WORK TASK — In the records below, find the line that contains "7 Bydown Street, Neutral Bay, NSW 2089" and the line that contains "child-in-white-nursery". Set down exactly those lines and every line between them, and nothing more.

Data records

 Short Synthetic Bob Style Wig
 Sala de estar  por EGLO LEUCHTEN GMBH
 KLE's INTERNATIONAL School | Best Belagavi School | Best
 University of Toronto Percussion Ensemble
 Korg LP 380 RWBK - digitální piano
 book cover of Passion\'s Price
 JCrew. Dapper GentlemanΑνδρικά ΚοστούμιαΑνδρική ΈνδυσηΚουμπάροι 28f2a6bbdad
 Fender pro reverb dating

==

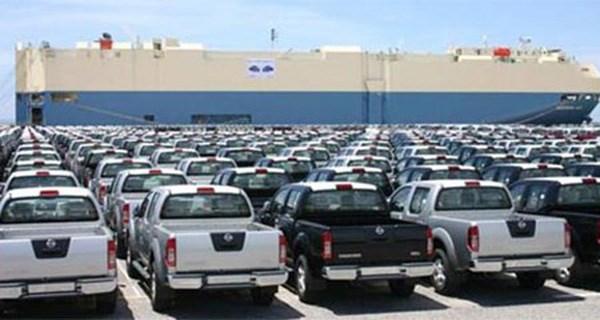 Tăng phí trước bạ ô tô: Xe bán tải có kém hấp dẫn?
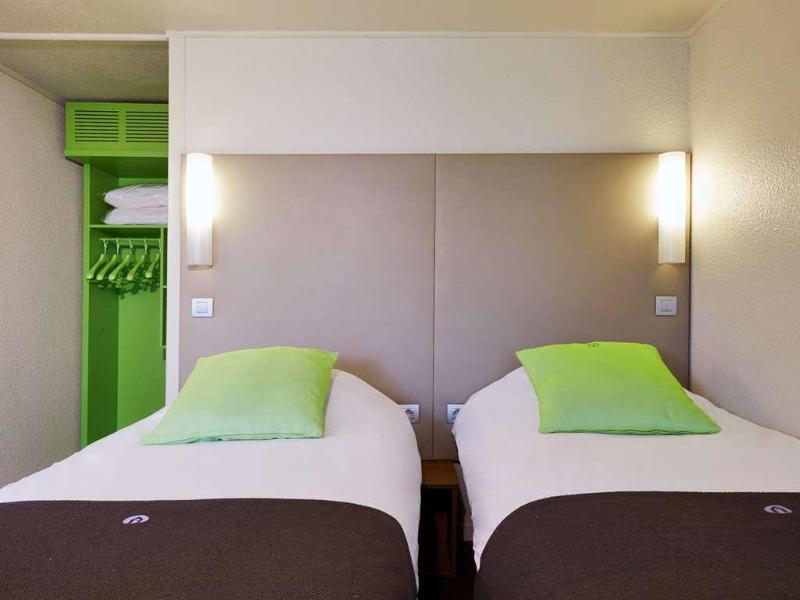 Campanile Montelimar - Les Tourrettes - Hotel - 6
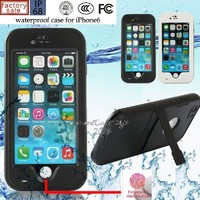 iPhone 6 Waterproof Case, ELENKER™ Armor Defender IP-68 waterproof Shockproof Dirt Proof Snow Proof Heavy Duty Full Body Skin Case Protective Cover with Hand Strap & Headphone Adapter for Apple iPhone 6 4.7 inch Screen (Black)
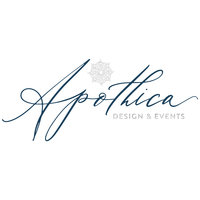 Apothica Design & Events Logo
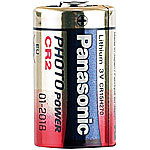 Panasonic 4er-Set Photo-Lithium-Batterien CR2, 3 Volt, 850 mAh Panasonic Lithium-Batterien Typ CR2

* * *

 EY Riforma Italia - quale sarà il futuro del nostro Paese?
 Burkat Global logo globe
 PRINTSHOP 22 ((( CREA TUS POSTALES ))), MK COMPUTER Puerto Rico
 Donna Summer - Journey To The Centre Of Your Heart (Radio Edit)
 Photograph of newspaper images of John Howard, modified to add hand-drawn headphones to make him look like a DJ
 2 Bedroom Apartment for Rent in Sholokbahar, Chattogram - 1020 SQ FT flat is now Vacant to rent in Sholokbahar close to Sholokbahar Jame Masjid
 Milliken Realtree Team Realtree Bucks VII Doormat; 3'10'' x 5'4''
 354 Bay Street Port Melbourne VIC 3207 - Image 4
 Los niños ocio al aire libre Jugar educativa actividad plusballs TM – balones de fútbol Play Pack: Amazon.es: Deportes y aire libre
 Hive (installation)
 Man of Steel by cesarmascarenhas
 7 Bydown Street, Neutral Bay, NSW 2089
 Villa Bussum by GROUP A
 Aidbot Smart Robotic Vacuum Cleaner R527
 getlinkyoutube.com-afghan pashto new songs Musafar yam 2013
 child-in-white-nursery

REPLY TO THE TASK —
 7 Bydown Street, Neutral Bay, NSW 2089
 Villa Bussum by GROUP A
 Aidbot Smart Robotic Vacuum Cleaner R527
 getlinkyoutube.com-afghan pashto new songs Musafar yam 2013
 child-in-white-nursery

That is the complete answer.